= Foreign housing exclusion =

US Federal Tax regulation

The foreign housing exclusion goes hand-in-hand with the foreign earned income exclusion. According to section 911(a) of the federal tax code, a qualified individual under either the bona fide residence test or the physical presence test will be able to exclude from the gross income the housing amount in a foreign country provided for by the employer. Note that "provided for by the employer" does not require that the employer actually procure the housing. If housing is paid from wages paid by the employer, this will meet the test. However, housing expenses in excess of the wages or earnings from self-employment would not qualify.

The tax code defines the "housing amount" as the total of all qualified housing expenses less the "base housing amount." It is important to define what is considered qualified housing expenses as well as what the IRS means by the base housing amount.

== Qualification ==
In order to qualify, housing expenses must be reasonable expenses incurred by the expatriate or their spouse and dependents if they live together in a foreign country. An exception to this rule would be if a second foreign household is maintained for the spouse and dependents due certain adverse and unhealthful conditions such as warfare or civil unrest. As a result, qualified housing expenses for both the first and second foreign home would include the following:

- The fair rental value of housing provided by employer
- Utilities (except for telephone charges)
- Rent
- Repairs
- Real and personal property insurance
- Nonrefundable fees for securing a leasehold
- Nondeductible occupancy taxes
- Residential parking
- Rental of furniture and accessories

Outside of the above list, any other housing expenses are not considered qualified.
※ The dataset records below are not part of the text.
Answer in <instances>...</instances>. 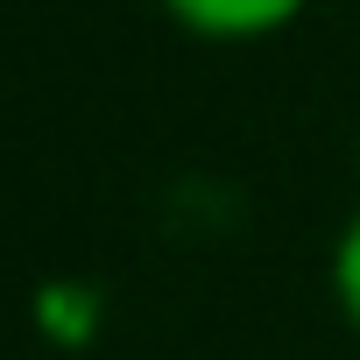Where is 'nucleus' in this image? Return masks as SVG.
I'll return each instance as SVG.
<instances>
[{"mask_svg": "<svg viewBox=\"0 0 360 360\" xmlns=\"http://www.w3.org/2000/svg\"><path fill=\"white\" fill-rule=\"evenodd\" d=\"M162 8L184 22L191 36H212V43H248V36H269L283 22H297L304 0H162Z\"/></svg>", "mask_w": 360, "mask_h": 360, "instance_id": "1", "label": "nucleus"}, {"mask_svg": "<svg viewBox=\"0 0 360 360\" xmlns=\"http://www.w3.org/2000/svg\"><path fill=\"white\" fill-rule=\"evenodd\" d=\"M36 318H43V332H50L57 346H85V339L99 332V297H92L85 283H50V290L36 297Z\"/></svg>", "mask_w": 360, "mask_h": 360, "instance_id": "2", "label": "nucleus"}, {"mask_svg": "<svg viewBox=\"0 0 360 360\" xmlns=\"http://www.w3.org/2000/svg\"><path fill=\"white\" fill-rule=\"evenodd\" d=\"M332 290H339V311L360 325V212L346 219V233L332 248Z\"/></svg>", "mask_w": 360, "mask_h": 360, "instance_id": "3", "label": "nucleus"}]
</instances>
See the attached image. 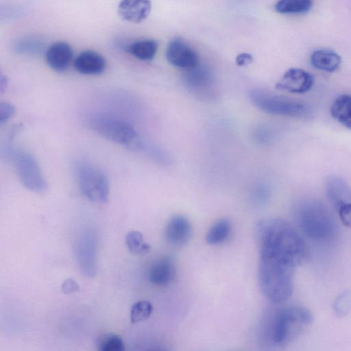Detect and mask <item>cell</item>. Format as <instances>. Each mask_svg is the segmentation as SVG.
I'll return each instance as SVG.
<instances>
[{"instance_id":"1","label":"cell","mask_w":351,"mask_h":351,"mask_svg":"<svg viewBox=\"0 0 351 351\" xmlns=\"http://www.w3.org/2000/svg\"><path fill=\"white\" fill-rule=\"evenodd\" d=\"M255 239L260 256L293 268L306 258V246L303 238L284 219L269 218L260 221L255 228Z\"/></svg>"},{"instance_id":"2","label":"cell","mask_w":351,"mask_h":351,"mask_svg":"<svg viewBox=\"0 0 351 351\" xmlns=\"http://www.w3.org/2000/svg\"><path fill=\"white\" fill-rule=\"evenodd\" d=\"M312 321V314L304 307L278 308L268 312L263 318L261 335L268 346L282 347L300 337Z\"/></svg>"},{"instance_id":"3","label":"cell","mask_w":351,"mask_h":351,"mask_svg":"<svg viewBox=\"0 0 351 351\" xmlns=\"http://www.w3.org/2000/svg\"><path fill=\"white\" fill-rule=\"evenodd\" d=\"M294 268L259 256L258 281L262 293L274 305L286 302L293 291Z\"/></svg>"},{"instance_id":"4","label":"cell","mask_w":351,"mask_h":351,"mask_svg":"<svg viewBox=\"0 0 351 351\" xmlns=\"http://www.w3.org/2000/svg\"><path fill=\"white\" fill-rule=\"evenodd\" d=\"M295 221L303 232L310 239L326 241L336 231V223L330 210L322 202L304 199L294 207Z\"/></svg>"},{"instance_id":"5","label":"cell","mask_w":351,"mask_h":351,"mask_svg":"<svg viewBox=\"0 0 351 351\" xmlns=\"http://www.w3.org/2000/svg\"><path fill=\"white\" fill-rule=\"evenodd\" d=\"M251 102L261 110L271 114L289 117H306L309 108L304 104L271 94L261 89L254 88L249 92Z\"/></svg>"},{"instance_id":"6","label":"cell","mask_w":351,"mask_h":351,"mask_svg":"<svg viewBox=\"0 0 351 351\" xmlns=\"http://www.w3.org/2000/svg\"><path fill=\"white\" fill-rule=\"evenodd\" d=\"M91 128L104 138L128 147L138 139L133 125L128 121L108 114H96L90 120Z\"/></svg>"},{"instance_id":"7","label":"cell","mask_w":351,"mask_h":351,"mask_svg":"<svg viewBox=\"0 0 351 351\" xmlns=\"http://www.w3.org/2000/svg\"><path fill=\"white\" fill-rule=\"evenodd\" d=\"M77 177L82 194L89 201L106 203L109 196V182L104 172L88 162L80 163Z\"/></svg>"},{"instance_id":"8","label":"cell","mask_w":351,"mask_h":351,"mask_svg":"<svg viewBox=\"0 0 351 351\" xmlns=\"http://www.w3.org/2000/svg\"><path fill=\"white\" fill-rule=\"evenodd\" d=\"M14 167L23 185L28 190L37 193H44L47 182L35 158L24 151L14 152Z\"/></svg>"},{"instance_id":"9","label":"cell","mask_w":351,"mask_h":351,"mask_svg":"<svg viewBox=\"0 0 351 351\" xmlns=\"http://www.w3.org/2000/svg\"><path fill=\"white\" fill-rule=\"evenodd\" d=\"M75 247L80 269L86 276L94 277L97 273V240L94 233L89 230L82 232Z\"/></svg>"},{"instance_id":"10","label":"cell","mask_w":351,"mask_h":351,"mask_svg":"<svg viewBox=\"0 0 351 351\" xmlns=\"http://www.w3.org/2000/svg\"><path fill=\"white\" fill-rule=\"evenodd\" d=\"M166 58L174 66L188 70L199 63V56L195 51L181 39H173L166 49Z\"/></svg>"},{"instance_id":"11","label":"cell","mask_w":351,"mask_h":351,"mask_svg":"<svg viewBox=\"0 0 351 351\" xmlns=\"http://www.w3.org/2000/svg\"><path fill=\"white\" fill-rule=\"evenodd\" d=\"M313 84L314 77L310 73L302 69L291 68L283 74L276 88L292 93L302 94L309 91Z\"/></svg>"},{"instance_id":"12","label":"cell","mask_w":351,"mask_h":351,"mask_svg":"<svg viewBox=\"0 0 351 351\" xmlns=\"http://www.w3.org/2000/svg\"><path fill=\"white\" fill-rule=\"evenodd\" d=\"M192 235V226L189 219L183 215H174L168 221L165 237L171 245L180 247L189 242Z\"/></svg>"},{"instance_id":"13","label":"cell","mask_w":351,"mask_h":351,"mask_svg":"<svg viewBox=\"0 0 351 351\" xmlns=\"http://www.w3.org/2000/svg\"><path fill=\"white\" fill-rule=\"evenodd\" d=\"M152 10L150 0H121L118 13L124 21L138 23L147 18Z\"/></svg>"},{"instance_id":"14","label":"cell","mask_w":351,"mask_h":351,"mask_svg":"<svg viewBox=\"0 0 351 351\" xmlns=\"http://www.w3.org/2000/svg\"><path fill=\"white\" fill-rule=\"evenodd\" d=\"M73 57L71 47L66 42L58 41L47 49L45 59L48 66L54 71H62L70 65Z\"/></svg>"},{"instance_id":"15","label":"cell","mask_w":351,"mask_h":351,"mask_svg":"<svg viewBox=\"0 0 351 351\" xmlns=\"http://www.w3.org/2000/svg\"><path fill=\"white\" fill-rule=\"evenodd\" d=\"M326 191L328 199L337 211L342 206L351 203V189L339 176H330L326 179Z\"/></svg>"},{"instance_id":"16","label":"cell","mask_w":351,"mask_h":351,"mask_svg":"<svg viewBox=\"0 0 351 351\" xmlns=\"http://www.w3.org/2000/svg\"><path fill=\"white\" fill-rule=\"evenodd\" d=\"M106 66L105 58L100 53L91 50L82 51L74 60L75 70L84 75H99L104 71Z\"/></svg>"},{"instance_id":"17","label":"cell","mask_w":351,"mask_h":351,"mask_svg":"<svg viewBox=\"0 0 351 351\" xmlns=\"http://www.w3.org/2000/svg\"><path fill=\"white\" fill-rule=\"evenodd\" d=\"M176 274L175 265L170 257H164L155 262L148 272L150 282L157 286H165L171 282Z\"/></svg>"},{"instance_id":"18","label":"cell","mask_w":351,"mask_h":351,"mask_svg":"<svg viewBox=\"0 0 351 351\" xmlns=\"http://www.w3.org/2000/svg\"><path fill=\"white\" fill-rule=\"evenodd\" d=\"M310 61L315 69L331 73L338 69L341 65V58L335 51L331 49H319L313 51L311 56Z\"/></svg>"},{"instance_id":"19","label":"cell","mask_w":351,"mask_h":351,"mask_svg":"<svg viewBox=\"0 0 351 351\" xmlns=\"http://www.w3.org/2000/svg\"><path fill=\"white\" fill-rule=\"evenodd\" d=\"M184 80L189 87L195 90H202L212 84L213 75L206 66L199 63L193 68L186 70Z\"/></svg>"},{"instance_id":"20","label":"cell","mask_w":351,"mask_h":351,"mask_svg":"<svg viewBox=\"0 0 351 351\" xmlns=\"http://www.w3.org/2000/svg\"><path fill=\"white\" fill-rule=\"evenodd\" d=\"M330 112L337 121L351 130V95H341L337 97L330 106Z\"/></svg>"},{"instance_id":"21","label":"cell","mask_w":351,"mask_h":351,"mask_svg":"<svg viewBox=\"0 0 351 351\" xmlns=\"http://www.w3.org/2000/svg\"><path fill=\"white\" fill-rule=\"evenodd\" d=\"M127 51L134 58L143 60H152L158 50L157 43L151 39L141 40L130 44Z\"/></svg>"},{"instance_id":"22","label":"cell","mask_w":351,"mask_h":351,"mask_svg":"<svg viewBox=\"0 0 351 351\" xmlns=\"http://www.w3.org/2000/svg\"><path fill=\"white\" fill-rule=\"evenodd\" d=\"M313 6V0H279L275 5L277 12L286 14H303Z\"/></svg>"},{"instance_id":"23","label":"cell","mask_w":351,"mask_h":351,"mask_svg":"<svg viewBox=\"0 0 351 351\" xmlns=\"http://www.w3.org/2000/svg\"><path fill=\"white\" fill-rule=\"evenodd\" d=\"M230 230V221L226 219H221L208 230L206 235V242L210 245L221 243L228 237Z\"/></svg>"},{"instance_id":"24","label":"cell","mask_w":351,"mask_h":351,"mask_svg":"<svg viewBox=\"0 0 351 351\" xmlns=\"http://www.w3.org/2000/svg\"><path fill=\"white\" fill-rule=\"evenodd\" d=\"M125 244L128 250L135 255L145 254L150 250V246L145 242L142 233L136 230L128 232L125 236Z\"/></svg>"},{"instance_id":"25","label":"cell","mask_w":351,"mask_h":351,"mask_svg":"<svg viewBox=\"0 0 351 351\" xmlns=\"http://www.w3.org/2000/svg\"><path fill=\"white\" fill-rule=\"evenodd\" d=\"M97 347L100 351H123L125 345L122 339L115 334H104L97 340Z\"/></svg>"},{"instance_id":"26","label":"cell","mask_w":351,"mask_h":351,"mask_svg":"<svg viewBox=\"0 0 351 351\" xmlns=\"http://www.w3.org/2000/svg\"><path fill=\"white\" fill-rule=\"evenodd\" d=\"M153 311L152 304L146 300L134 303L130 309V317L132 323H138L147 319Z\"/></svg>"},{"instance_id":"27","label":"cell","mask_w":351,"mask_h":351,"mask_svg":"<svg viewBox=\"0 0 351 351\" xmlns=\"http://www.w3.org/2000/svg\"><path fill=\"white\" fill-rule=\"evenodd\" d=\"M334 312L337 317L341 318L351 312V290L343 291L335 300Z\"/></svg>"},{"instance_id":"28","label":"cell","mask_w":351,"mask_h":351,"mask_svg":"<svg viewBox=\"0 0 351 351\" xmlns=\"http://www.w3.org/2000/svg\"><path fill=\"white\" fill-rule=\"evenodd\" d=\"M15 113V107L10 102L0 104V123H3L11 119Z\"/></svg>"},{"instance_id":"29","label":"cell","mask_w":351,"mask_h":351,"mask_svg":"<svg viewBox=\"0 0 351 351\" xmlns=\"http://www.w3.org/2000/svg\"><path fill=\"white\" fill-rule=\"evenodd\" d=\"M337 212L343 224L351 228V203L342 206Z\"/></svg>"},{"instance_id":"30","label":"cell","mask_w":351,"mask_h":351,"mask_svg":"<svg viewBox=\"0 0 351 351\" xmlns=\"http://www.w3.org/2000/svg\"><path fill=\"white\" fill-rule=\"evenodd\" d=\"M79 289L77 283L73 279H66L62 285V290L65 294L76 292Z\"/></svg>"},{"instance_id":"31","label":"cell","mask_w":351,"mask_h":351,"mask_svg":"<svg viewBox=\"0 0 351 351\" xmlns=\"http://www.w3.org/2000/svg\"><path fill=\"white\" fill-rule=\"evenodd\" d=\"M253 61V57L248 53H242L236 58V64L239 66H247Z\"/></svg>"}]
</instances>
In addition, the value of meals or lodging that is excluded from gross income will not be excludable for foreign housing exclusion purposes as this would be considered a double benefit. For example, it would not include:

- Buying property
- Labor
- TV or Cable Bills
- Furniture
- Improvements that increase the value of the property

Keep in mind that you cannot include any expenses that you have excluded from gross income, there is no double benefit, in short. There is also a limit on the amount of housing expenses one can incur, usually around 30% of the FEI exclusion times the number of days in the qualifying period, usually about $27,450 a year. You can sometimes get more than this standard limit if you live in a high-cost locality, these limits can be found on Form 2555.

== Second foreign household ==
If you have 2 foreign households, because your family cannot live near your work because of dangerous or unhealthful conditions, you may qualify for including the expenses of the second household. This can also include adverse living conditions including war, or if you need to live on a construction site or drilling rig.

== Foreign Housing Deduction ==
If you are not self-employed, even partially, you cannot take a housing deduction, although you may be eligible for exclusion, as mentioned earlier. If you are considered self-employed, then you can deduct the housing amount on line 36 of form 1040 and form 2555. If you are both employed and self-employed, you can deduct part of your housing amount and also exclude a portion of it.

== Couples ==
Determining a couples tax obligations matters if they are living together or separately.

== Limitations ==
Sections 911(c)(2)(A)(i) and 911(c)(2)(A)(ii) of the federal tax code limits the housing expenses eligible for the housing exclusion to 30% of the maximum foreign earned income exclusion. The result is then multiplied by the number of days in the qualifying period that fall within the tax year. For 2015, if the maximum foreign earned income exclusion is $100,800, eligible housing expenses for the year would be limited to $30,240 (30% of $100,800). However, qualified individuals living in high-cost neighborhoods are able to deduct more than the standard limit of $30,240 in 2015 but not more than the limits outlined in the Instructions for Form 2555.

In defining the base amount, section 911(c)(1)(B)(iii) of the federal tax code states that the amount is equal to 16% of the maximum foreign earned income exclusion multiplied by the number of qualifying days within the tax year. Once again, if the maximum foreign earned income exclusion for the 2015 tax year is $100,800, the base amount would be limited to $16,128 (16% of $100,800) for the year.

To illustrate, let's assume that an architect qualifies for the foreign earned income exclusion under the physical presence test with a qualifying period that includes all of 2015. He makes $69,000 through wages and had $18,000 in housing expenses. In determining the housing amount for the foreign housing exclusion, the housing expenses would meet the $30,240 limit for the year. However, $16,128 must be reduced from the $18,000 in order to arrive at the housing amount of $1,872 that is eligible for the foreign housing exclusion.

== Conclusion ==
It is important to reiterate that in order to take advantage of the housing exclusion, the housing amount must be paid for by employer-provided amounts or incurred from maintaining a qualified second foreign household. Secondly, if housing amounts are to be excluded, this must be calculated first before the foreign earned income exclusion can be determined. In other words, the housing amount must be deducted from the total foreign earned income to arrive at the excludable amount for foreign earned income exclusion purposes. Lastly, to choose the housing exclusion, Form 2555 is the only form allowed and must be completely filled out. Form 2555-EZ cannot be used to claim the foreign housing exclusion.